On walkers feeding: I could see the ones eating people or animals remaining animated, but the show has so many scenarios of walkers trapped in cargo bins, under the water in lakes, inside museums - where they presumably had no food source for years. Their brains would have rotted out and they'd cease to function. So these scenarios of coming upon hordes of "trapped" walkers should not exist after a reasonable amount of time (if all it takes to stop them is damage to the brain).



On walkers feeding: I could see the ones eating people or animals remaining animated, but the show has so many scenarios of walkers trapped in cargo bins, under the water in lakes, inside museums - where they presumably had no food source for years. Their brains would have rotted out and they'd cease to function. So these scenarios of coming upon hordes of "trapped" walkers should not exist after a reasonable amount of time (if all it takes to stop them is damage to the brain).
I agree. I was just throwing out some scenario for the heck of it. Actually, it seems like a lot of these walking stiffs should have crumbled to pieces long ago, because just eating meat (of humans and animals) shouldn't sustain them, even if they are zombies. But then again, they are zombies! But I don't know why more of them just don't lose their feet and legs---you know, bones collapsing. It seems to be mainly their faces that are rotting. Maybe it's the ongoing mysterious plague that's keeping them up and mobile.

And your talk of them being trapped---yes, they should have died from zombie malnutrition. I don't know. I know that if you create a series and come up with a set of rules, you should abide by those rules (which an eternal series like the Star Treks should have done)...but I don't remember if this show came up with rules for the zombies and how they keep on going. I mean they should be falling to dust, trapped or not! I just roll with it at this point.



Captain Steel's Avatar
"Lois, I never lie."
I'm just riding with the show's concept that sufficiently damaging the brain stops the zombies and "kills" them for good.

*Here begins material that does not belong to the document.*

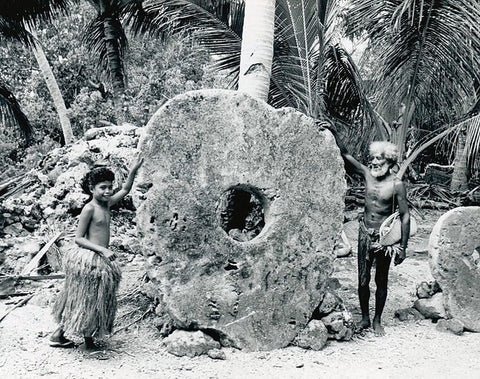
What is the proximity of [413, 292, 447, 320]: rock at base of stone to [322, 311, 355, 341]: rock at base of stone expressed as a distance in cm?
89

So... their brains are organic matter and without regular maintenance like we living people engage in (food, nutrients, water, oxygen via respiration and a steady blood flow) any brain will begin to decompose. In the real world, any corpse that's been dead long enough will not have any brain within its skull - just some dust and bug droppings and this is because it has ceased to eat, drink, breath and have blood pumped through it.

According to Professor David Wynick of Bristol University (on the question of how long does it take a human brain to decompose):

It really depends on how you define decomposition. The neuronal function stops within a hour or so after death and cell death will by then be underway. The brain will start to degenerate and liquefy within a day or two. If the corpse is not buried and is in a contained environment at room temperature so insects and worms etc can't get at it and thus further decomposition is purely bacterially mediated then I would guess a few weeks to a month.

So, it seems that walkers that couldn't feed (or were deprived sufficient air or water) would have their brains liquefy, decompose and soon dry rot out of their skulls rather quickly.



The Adventure Starts Here!
Meanwhile, I just love that we're quoting actual scientists about brain decomposition and then relating it to a fictional creature like a zombie.